Lucasfilm Story Group Executive Pablo Hidalgo seems to be tickled pink by the effort Lenz went to to work this out, saying it was “the best visualization I’ve seen” of the mismatch. Holding his hands in the air, he said “Basically, the second you break out the rulers in Star Wars, you start breaking it. But we do what we can.”

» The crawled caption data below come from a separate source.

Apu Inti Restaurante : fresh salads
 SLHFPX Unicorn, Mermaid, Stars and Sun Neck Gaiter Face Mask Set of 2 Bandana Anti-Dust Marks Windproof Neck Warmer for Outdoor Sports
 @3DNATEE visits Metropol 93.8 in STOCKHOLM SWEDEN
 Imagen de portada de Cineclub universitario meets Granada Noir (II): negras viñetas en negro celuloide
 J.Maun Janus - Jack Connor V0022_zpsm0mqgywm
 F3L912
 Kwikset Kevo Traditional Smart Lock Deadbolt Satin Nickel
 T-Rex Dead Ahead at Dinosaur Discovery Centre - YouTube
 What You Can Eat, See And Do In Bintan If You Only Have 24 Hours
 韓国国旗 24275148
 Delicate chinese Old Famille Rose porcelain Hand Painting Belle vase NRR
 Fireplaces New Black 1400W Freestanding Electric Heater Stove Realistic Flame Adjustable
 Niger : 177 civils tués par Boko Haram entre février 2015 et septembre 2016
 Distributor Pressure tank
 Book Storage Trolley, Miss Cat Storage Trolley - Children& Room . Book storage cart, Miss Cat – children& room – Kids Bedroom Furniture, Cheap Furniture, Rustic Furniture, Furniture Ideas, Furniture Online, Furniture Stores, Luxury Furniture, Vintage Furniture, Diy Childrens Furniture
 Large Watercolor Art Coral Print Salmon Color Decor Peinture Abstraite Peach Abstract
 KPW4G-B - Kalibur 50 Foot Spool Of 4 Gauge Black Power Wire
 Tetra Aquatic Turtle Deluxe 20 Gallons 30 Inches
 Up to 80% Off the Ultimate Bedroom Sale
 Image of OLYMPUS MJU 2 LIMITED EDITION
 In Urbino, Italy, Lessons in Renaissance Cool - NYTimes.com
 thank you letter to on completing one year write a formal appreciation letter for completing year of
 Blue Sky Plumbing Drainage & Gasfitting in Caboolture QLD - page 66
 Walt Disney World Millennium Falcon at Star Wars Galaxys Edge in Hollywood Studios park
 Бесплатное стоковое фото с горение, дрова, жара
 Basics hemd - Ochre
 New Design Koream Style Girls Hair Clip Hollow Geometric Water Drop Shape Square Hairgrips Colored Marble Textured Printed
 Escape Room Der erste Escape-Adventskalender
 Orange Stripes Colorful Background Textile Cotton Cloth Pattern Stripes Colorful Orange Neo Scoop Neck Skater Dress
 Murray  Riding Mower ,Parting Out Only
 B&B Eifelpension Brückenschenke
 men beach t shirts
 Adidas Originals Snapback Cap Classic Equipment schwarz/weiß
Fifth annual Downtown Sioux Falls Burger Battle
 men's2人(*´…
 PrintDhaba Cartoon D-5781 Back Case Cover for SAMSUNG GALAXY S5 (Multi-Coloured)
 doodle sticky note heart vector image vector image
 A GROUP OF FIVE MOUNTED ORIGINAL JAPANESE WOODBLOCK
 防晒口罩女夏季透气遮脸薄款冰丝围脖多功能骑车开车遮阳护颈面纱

Showing off his impeccable nerd credentials, Lenz was asked in the comments on his blog whether he’d taken into account the escape pod room seen in The Last Jedi, and here’s what he said:

“I’m going to wait until I can watch the scene frame-by-frame. I do know that the TFA set had a few more corridors than the sets in the original movies. Specifically there’s a T-junction at the end of the corridor if you were to turn left after coming up the ramp. Never seen in the movie, but it’s there in behind-the-scenes materials, and in blueprints found in the Art of Force Awakens. I’m curious if they filmed the escape pod scene in that part of the set on Last Jedi, but it remains to be seen!”

It does indeed. Presumably, the upcoming Solo: A Star Wars Story will give him much more Falcon geography to chew on, and we can’t wait to see what he comes up with.